What is asked
Count how many lines in the entries below contain the word "Among". Case must match, and reply with the number only.

Listing
-- BEGIN --

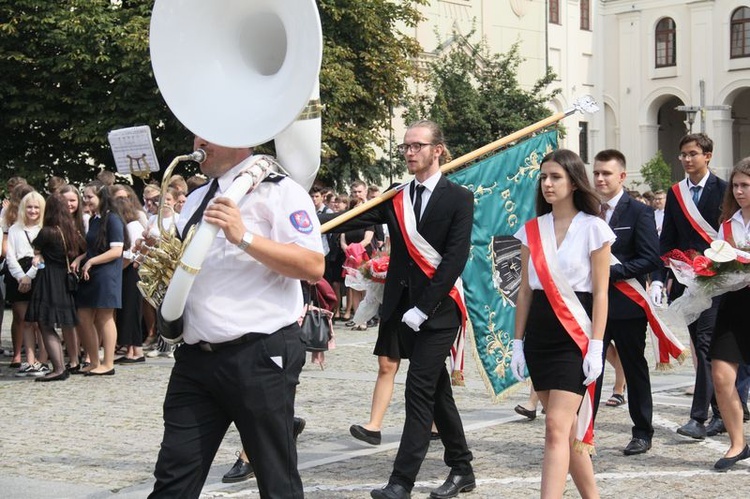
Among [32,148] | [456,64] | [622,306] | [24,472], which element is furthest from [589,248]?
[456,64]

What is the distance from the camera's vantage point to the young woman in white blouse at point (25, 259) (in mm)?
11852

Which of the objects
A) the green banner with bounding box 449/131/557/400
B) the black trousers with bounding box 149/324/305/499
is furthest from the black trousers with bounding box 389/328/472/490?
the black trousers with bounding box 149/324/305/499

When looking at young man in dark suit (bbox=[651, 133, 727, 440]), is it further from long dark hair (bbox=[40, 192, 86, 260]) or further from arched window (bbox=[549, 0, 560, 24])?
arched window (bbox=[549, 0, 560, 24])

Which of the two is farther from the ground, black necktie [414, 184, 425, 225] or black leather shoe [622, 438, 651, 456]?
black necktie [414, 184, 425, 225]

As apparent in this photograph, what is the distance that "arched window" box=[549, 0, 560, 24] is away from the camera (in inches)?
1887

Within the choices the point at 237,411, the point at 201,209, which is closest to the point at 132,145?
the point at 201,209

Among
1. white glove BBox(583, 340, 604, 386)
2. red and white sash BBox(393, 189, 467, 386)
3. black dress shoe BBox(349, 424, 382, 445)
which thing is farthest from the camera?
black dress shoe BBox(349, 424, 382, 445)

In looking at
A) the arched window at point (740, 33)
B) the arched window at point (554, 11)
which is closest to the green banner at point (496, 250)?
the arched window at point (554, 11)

-- END --
-- BEGIN --

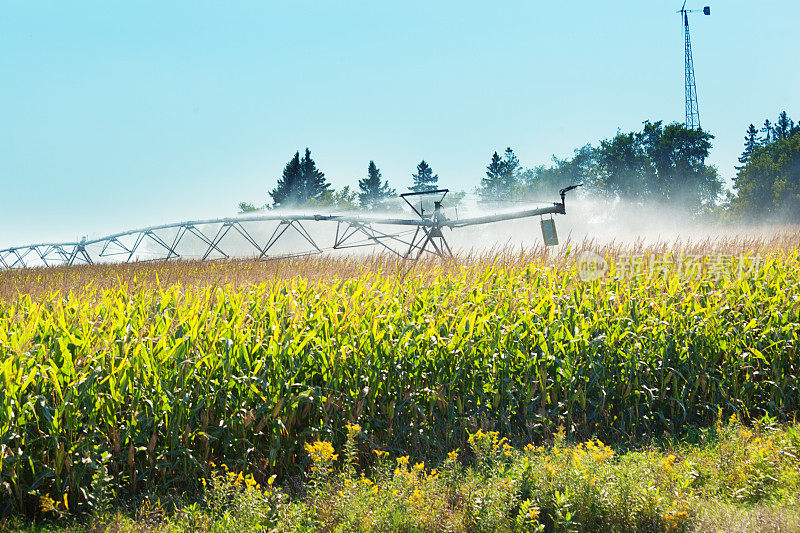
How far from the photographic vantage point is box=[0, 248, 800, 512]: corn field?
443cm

-- END --
-- BEGIN --

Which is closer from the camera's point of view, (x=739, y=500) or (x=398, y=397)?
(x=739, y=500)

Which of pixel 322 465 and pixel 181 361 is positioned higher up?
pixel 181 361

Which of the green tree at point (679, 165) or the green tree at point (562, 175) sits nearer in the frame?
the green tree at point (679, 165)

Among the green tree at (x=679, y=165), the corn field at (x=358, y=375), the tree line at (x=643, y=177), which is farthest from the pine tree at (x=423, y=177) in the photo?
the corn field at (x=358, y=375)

-- END --

Completed exercise
3